Français, Allemands et Italiens parleront aussi économie. Le président français a déjà suggéré de doubler d’ici cinq ans le plan Juncker (315 milliards de 2015 à 2018), dans les transports propres, la modernisation numérique ou la recherche. M. Renzi est favorable de son côté à utiliser une partie de ces financements pour favoriser la culture en Europe.

Mais le chef du gouvernement italien veut surtout convaincre ses collègues, à commencer par la chancelière allemande, d’en finir avec une Europe « comptable », au moment où les populistes gagnent partout du terrain.

Matteo Renzi ne cesse ainsi de dénoncer l’austérité et l’équilibre des comptes publics comme seul horizon en Europe, et réclame, à l’instar de la France, davantage d’investissements et de flexibilité en matière de discipline budgétaire.

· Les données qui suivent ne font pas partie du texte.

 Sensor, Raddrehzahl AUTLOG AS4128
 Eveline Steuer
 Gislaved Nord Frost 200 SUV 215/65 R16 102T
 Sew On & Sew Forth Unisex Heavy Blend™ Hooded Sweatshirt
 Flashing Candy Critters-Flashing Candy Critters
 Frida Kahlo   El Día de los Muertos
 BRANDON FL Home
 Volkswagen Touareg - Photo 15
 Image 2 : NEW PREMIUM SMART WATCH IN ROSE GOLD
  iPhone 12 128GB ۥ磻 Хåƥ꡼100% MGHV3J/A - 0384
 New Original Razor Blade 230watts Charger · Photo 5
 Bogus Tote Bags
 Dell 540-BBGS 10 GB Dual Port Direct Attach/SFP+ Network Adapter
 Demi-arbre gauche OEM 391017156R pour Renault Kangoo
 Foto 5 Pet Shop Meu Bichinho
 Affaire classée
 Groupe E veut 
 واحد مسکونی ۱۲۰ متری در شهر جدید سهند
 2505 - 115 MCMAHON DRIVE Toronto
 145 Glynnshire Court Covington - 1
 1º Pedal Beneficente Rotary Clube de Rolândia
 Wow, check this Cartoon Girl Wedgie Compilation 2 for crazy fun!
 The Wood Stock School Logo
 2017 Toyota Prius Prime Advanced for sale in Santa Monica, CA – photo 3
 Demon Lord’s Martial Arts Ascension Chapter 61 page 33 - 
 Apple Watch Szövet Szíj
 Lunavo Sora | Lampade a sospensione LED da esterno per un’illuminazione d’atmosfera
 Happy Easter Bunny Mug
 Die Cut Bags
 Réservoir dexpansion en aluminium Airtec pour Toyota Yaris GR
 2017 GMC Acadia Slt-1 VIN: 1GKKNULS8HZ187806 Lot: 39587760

La chancelière allemande se montre en revanche beaucoup plus circonspecte face à ces projets, et d’une manière générale, devant toute réponse « fédéraliste » à la crise ouverte par le Brexit. Et cela d’autant plus que des élections législatives sont prévues l’an prochain en Allemagne.

La France entre aussi en période électorale avant des présidentielles l’an prochain, et beaucoup redoutent que le statu quo prédomine avant ces échéances. Ce mini-sommet réunit « trois leaders affaiblis, aux prises avec des difficultés internes et face à des échéances électorales imminentes, avec donc des marges de manoeuvre très restreintes », écrit ainsi dimanche l’éditorialiste du Sole24Ore, le quotidien italien du monde des affaires.